Frontier launched in 2021 and reached full capabilities in 2022, but construction on the facility that would house it began in 2018. And it’s big.
“We got kicked out of our offices, which were renovated into transformers, and we’ve all had to share offices for the past four years,” said Sieger.
Frontier is a water-cooled system, and ORNL had to deliver about 4,000 gallons per minute of water to the machines. Sieger said the only place available to build a water cooling plant was at the other end of the building, which was occupied by laboratory space.
“We had to rip all that out and then build a pipe bridge that went from one building up over the roof and down into the other to deliver all that water to the frontier system,” he said.
A lot more construction had to be done to accommodate the water and the sheer weight of these computing racks.

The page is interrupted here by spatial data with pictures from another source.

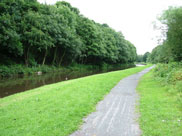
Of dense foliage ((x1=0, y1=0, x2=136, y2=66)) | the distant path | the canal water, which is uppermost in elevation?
dense foliage ((x1=0, y1=0, x2=136, y2=66))

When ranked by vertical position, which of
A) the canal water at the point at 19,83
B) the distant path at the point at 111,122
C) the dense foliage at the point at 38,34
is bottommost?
the canal water at the point at 19,83

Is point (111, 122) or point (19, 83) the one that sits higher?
point (111, 122)

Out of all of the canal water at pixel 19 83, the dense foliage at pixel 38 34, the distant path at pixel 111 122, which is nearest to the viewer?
the distant path at pixel 111 122

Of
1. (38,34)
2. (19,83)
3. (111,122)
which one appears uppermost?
(38,34)

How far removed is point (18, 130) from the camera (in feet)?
15.3

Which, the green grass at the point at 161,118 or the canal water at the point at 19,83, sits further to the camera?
the canal water at the point at 19,83

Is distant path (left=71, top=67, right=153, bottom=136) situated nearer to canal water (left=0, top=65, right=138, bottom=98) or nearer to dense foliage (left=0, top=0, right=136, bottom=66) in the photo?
canal water (left=0, top=65, right=138, bottom=98)

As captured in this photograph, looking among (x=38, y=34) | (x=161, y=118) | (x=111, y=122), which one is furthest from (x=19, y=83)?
(x=161, y=118)

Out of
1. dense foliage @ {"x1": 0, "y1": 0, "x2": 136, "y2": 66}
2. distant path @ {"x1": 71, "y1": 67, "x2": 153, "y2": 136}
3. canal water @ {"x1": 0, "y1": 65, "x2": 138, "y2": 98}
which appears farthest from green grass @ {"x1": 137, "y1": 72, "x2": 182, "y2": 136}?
dense foliage @ {"x1": 0, "y1": 0, "x2": 136, "y2": 66}

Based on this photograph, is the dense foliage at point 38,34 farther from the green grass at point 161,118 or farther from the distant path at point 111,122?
the green grass at point 161,118

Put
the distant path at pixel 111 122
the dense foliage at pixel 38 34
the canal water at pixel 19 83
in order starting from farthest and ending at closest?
the dense foliage at pixel 38 34 < the canal water at pixel 19 83 < the distant path at pixel 111 122

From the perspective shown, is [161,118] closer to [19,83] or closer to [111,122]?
[111,122]

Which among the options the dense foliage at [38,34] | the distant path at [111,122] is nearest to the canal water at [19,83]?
the dense foliage at [38,34]

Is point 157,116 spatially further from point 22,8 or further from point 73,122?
point 22,8
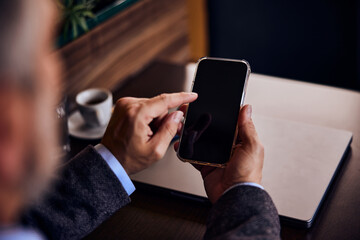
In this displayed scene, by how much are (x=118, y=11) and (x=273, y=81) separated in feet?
2.17

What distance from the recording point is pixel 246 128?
875 mm

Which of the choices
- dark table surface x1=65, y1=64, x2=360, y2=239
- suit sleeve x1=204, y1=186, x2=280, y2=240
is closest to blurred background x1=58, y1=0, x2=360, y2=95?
dark table surface x1=65, y1=64, x2=360, y2=239

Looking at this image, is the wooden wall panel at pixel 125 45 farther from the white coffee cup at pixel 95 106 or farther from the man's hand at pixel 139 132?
the man's hand at pixel 139 132

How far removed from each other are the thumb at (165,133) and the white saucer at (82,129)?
0.30 metres

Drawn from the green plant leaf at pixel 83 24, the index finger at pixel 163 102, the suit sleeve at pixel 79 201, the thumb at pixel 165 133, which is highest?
the green plant leaf at pixel 83 24

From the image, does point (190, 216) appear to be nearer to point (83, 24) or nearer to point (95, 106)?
point (95, 106)

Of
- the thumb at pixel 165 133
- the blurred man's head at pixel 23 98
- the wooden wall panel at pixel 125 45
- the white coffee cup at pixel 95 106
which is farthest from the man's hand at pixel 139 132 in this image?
the wooden wall panel at pixel 125 45

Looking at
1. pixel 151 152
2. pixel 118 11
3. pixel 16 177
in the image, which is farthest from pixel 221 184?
pixel 118 11

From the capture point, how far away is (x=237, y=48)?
6.07 ft

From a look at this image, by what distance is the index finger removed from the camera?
89cm

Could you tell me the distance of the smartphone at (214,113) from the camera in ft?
2.95

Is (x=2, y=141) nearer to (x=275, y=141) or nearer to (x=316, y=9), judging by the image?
(x=275, y=141)

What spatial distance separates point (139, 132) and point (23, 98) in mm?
467

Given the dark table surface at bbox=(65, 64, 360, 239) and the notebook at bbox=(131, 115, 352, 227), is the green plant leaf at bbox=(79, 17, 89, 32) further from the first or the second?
the notebook at bbox=(131, 115, 352, 227)
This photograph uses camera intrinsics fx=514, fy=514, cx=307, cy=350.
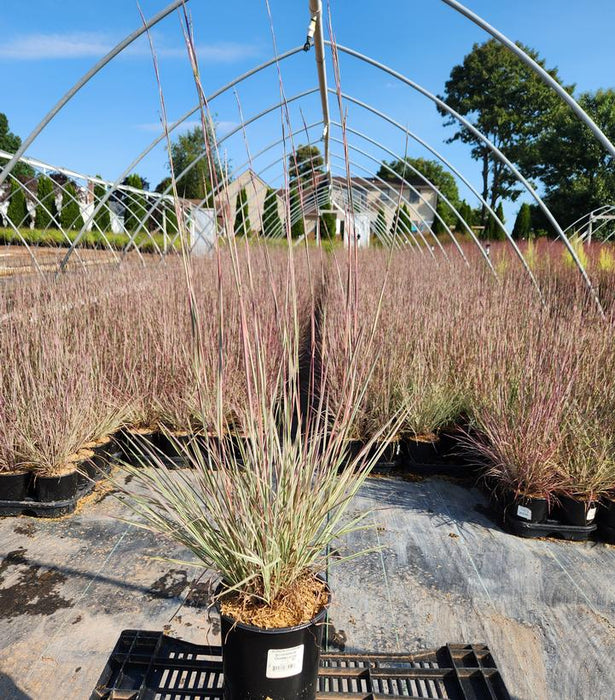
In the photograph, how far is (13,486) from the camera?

“We had to reinforce the foundations of the entire building, import a whole new slab back, and then build a support structure for all of the piping that had to go in there to carry all that water. So we call that the jungle gym. It was a network of girders and beams, which helps support all that power. And then we installed all the machinery to deliver that 30 megawatts of cooling power to Frontier,” said Sieger.
All the physical construction was done by local East Tennessee workers. On the subject of water, chemists currently monitor the water cooling system to make sure no bacteria start to grow inside.
And in an effort to lay more power lines to Frontier, environmental scientists were involved when they learned the trees they needed to remove for the lines held bat nests for most of the year. See, supercomputers need more than just computer scientists. And no bats were harmed in the process.
Now, Frontier is used to help scientists across the world with their research. Full access for science applications is expected at the beginning of 2023.
“We have more requests for use than hours available,” said Sieger.
Examples of projects Frontier can soon help with include modeling the Earth’s climate, simulating the inside of a nuclear reactor, and running tests to see what materials and methods can get humans to the surface of Mars safely.
Thousands of people made Frontier possible, and it will continue helping solve the world’s problems with science.
Sieger is now leading the effort to procure the successor to Frontier. We’re still waiting to hear what its name will be.